__Text provided__
-=-=-=-=-
She Thrusts Her Fists Into The Posts And Still Insists She Sees The Ghosts
It was a Friday night. It had to be a Friday night.
I know it was a Friday night because there was a big hollow place in the bottom of my stomach where my son was supposed to be. When you get pregnant, you don’t think about what’s going to happen years down the road. You think about the cute rattles and which brand of car seat and do I *really* need baby bottles when I’m going to nurse the wee bay-bee? You don’t think down the road apiece, when custody is split and parenting is a weekday thing, and what does my kid do on the weekend anyway (besides play World of Fucking Warcraft) but you can’t DO anything about it because, well, it’s not your turn to raise him.
You don’t think about that stuff. No. Not at all.
But there we were, two of the gloomiest people on the planet, trying to fill a hollow void that would remain empty until Sunday.
“Let’s grab some dinner,” Daver offered. I nodded, my heart wearing a sad face.
“Thai okay?” He asked, staring at my face intently, knowing that I probably wasn’t really okay.
“Sure,” I replied. “I love Thai food. Remind me not to get anything spicy. That shit BURNS coming back up.”
He nodded, the two of us both playing a role, our hearts not really in the game.
I waddled through the crisp January air and maneuvered myself into the passenger seat of the car, carefully buckling myself in. The moment the seatbelt hit my abdomen, my second son, another boy, began to furiously kick at it for daring to interfere with his space. I smiled a bit, rubbed my son’s head, nestled firmly in my ribcage, and said in my very best (worst) Adam Sandler voice: “He’s gonna be a soccer player.”
-=-=-=-=-
__Prompt 1__
Translate this sentence from the Friday night story into Spanish: "He nodded, the two of us both playing a role, our hearts not really in the game."
__Prompt 2__
Output the Friday night story between "But there we" and "a sad face.", inclusive.
__Prompt 3__
Please continue the Friday night story from where it stops.

Spatial relationship records:
-=-=-=-=-
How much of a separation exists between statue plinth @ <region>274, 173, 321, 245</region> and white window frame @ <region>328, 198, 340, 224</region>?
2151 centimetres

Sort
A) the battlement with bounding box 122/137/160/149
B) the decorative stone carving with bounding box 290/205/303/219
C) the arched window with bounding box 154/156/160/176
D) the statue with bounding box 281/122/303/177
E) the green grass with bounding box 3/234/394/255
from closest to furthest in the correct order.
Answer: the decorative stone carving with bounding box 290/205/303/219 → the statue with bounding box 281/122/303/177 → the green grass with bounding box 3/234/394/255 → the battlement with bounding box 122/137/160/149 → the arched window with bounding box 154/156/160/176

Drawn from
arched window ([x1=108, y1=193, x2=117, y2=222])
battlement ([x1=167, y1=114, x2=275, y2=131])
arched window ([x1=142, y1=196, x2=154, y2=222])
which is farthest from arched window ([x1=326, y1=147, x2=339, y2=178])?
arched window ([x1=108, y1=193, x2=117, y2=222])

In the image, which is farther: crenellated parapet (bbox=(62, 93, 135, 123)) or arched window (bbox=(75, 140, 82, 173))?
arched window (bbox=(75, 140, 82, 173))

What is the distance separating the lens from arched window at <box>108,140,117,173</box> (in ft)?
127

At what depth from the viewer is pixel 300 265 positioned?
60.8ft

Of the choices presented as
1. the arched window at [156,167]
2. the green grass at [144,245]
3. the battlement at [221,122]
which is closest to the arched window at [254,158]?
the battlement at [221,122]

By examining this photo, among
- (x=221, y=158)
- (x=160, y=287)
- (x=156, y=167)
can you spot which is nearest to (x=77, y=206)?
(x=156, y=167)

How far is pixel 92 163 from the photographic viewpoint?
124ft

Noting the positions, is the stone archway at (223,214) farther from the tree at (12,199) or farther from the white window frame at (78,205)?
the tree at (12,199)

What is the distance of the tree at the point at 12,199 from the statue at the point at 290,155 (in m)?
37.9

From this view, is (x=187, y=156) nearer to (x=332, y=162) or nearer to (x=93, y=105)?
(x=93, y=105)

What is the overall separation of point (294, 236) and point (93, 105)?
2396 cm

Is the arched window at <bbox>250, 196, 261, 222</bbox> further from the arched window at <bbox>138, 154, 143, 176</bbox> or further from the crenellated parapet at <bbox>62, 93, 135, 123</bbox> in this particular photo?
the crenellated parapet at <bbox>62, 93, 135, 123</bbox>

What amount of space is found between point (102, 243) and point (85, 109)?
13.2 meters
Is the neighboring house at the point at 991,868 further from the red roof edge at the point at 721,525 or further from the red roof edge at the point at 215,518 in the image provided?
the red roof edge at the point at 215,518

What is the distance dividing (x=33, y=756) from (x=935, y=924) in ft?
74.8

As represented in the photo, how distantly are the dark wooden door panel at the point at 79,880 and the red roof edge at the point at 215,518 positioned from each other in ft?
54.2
-=-=-=-=-
__Task result 1__
Él asintió; los dos interpretábamos un papel, sin que nuestros corazones estuvieran realmente en el juego.

__Task result 2__
But there we were, two of the gloomiest people on the planet, trying to fill a hollow void that would remain empty until Sunday.
“Let’s grab some dinner,” Daver offered. I nodded, my heart wearing a sad face.

__Task result 3__
We both smiled a bit, each of us lost in our separate galaxy as we tried to not notice that the backseat was missing one occupant, our hands stiff and cold, as we tried to warm them against the sputtering warm air vents of our Pilot. It had been a bitter winter and there was no hint of spring on the horizon. Just dark cold days spent huddled under blankets.
We pulled up to the Thai place and I slithered out of the car, bumping my burgeoning gut on both the door and the car as I tried to maneuver my way onto the sidewalk and into the restaurant. I laughed a bit as I grabbed Daver’s hand, “Wow, it’s busy tonight,” I noted as we wandered through the front doors, “Mmm-hmmm,” Daver replied. “Glad we came when we did.”
The tiny Thai waitress who delighted in my belly every time I saw her (I learned through another waitress that the woman had been trying to get pregnant for many years) greeted us with a, “Hi there! How you doing? Table for two?”
I smiled and said yes, making my way through the maze of tables and trying not to bash someone into their Pad Thai with my belly, which I knew was no easy feat.
We made our way to a tiny cozy table against the wall, a deuce, and we sat, removing our jackets and shaking off the smell of cold. I knew what I wanted to eat, so I didn’t bother opening my menu to peruse the selections I could probably recite from heart if asked. I left the menu closed as Dave opened his, pretending he wasn’t going to order the same thing he always ordered – creatures of habit like to pretend we’re not sometimes – and I began to look around the dining room. People-watching is especially fun while at a restaurant. Maybe it’s the false sense of intimacy, I don’t know, but people tend to behave as they really are while dining out.
My eyes bounced from table to table as my son tap-danced on my bladder, making damn certain that I’d pay attention to that half-an-mL of pee currently sitting in there, until my eyes rested squarely upon another two-top who was…wait. They were both staring at ME!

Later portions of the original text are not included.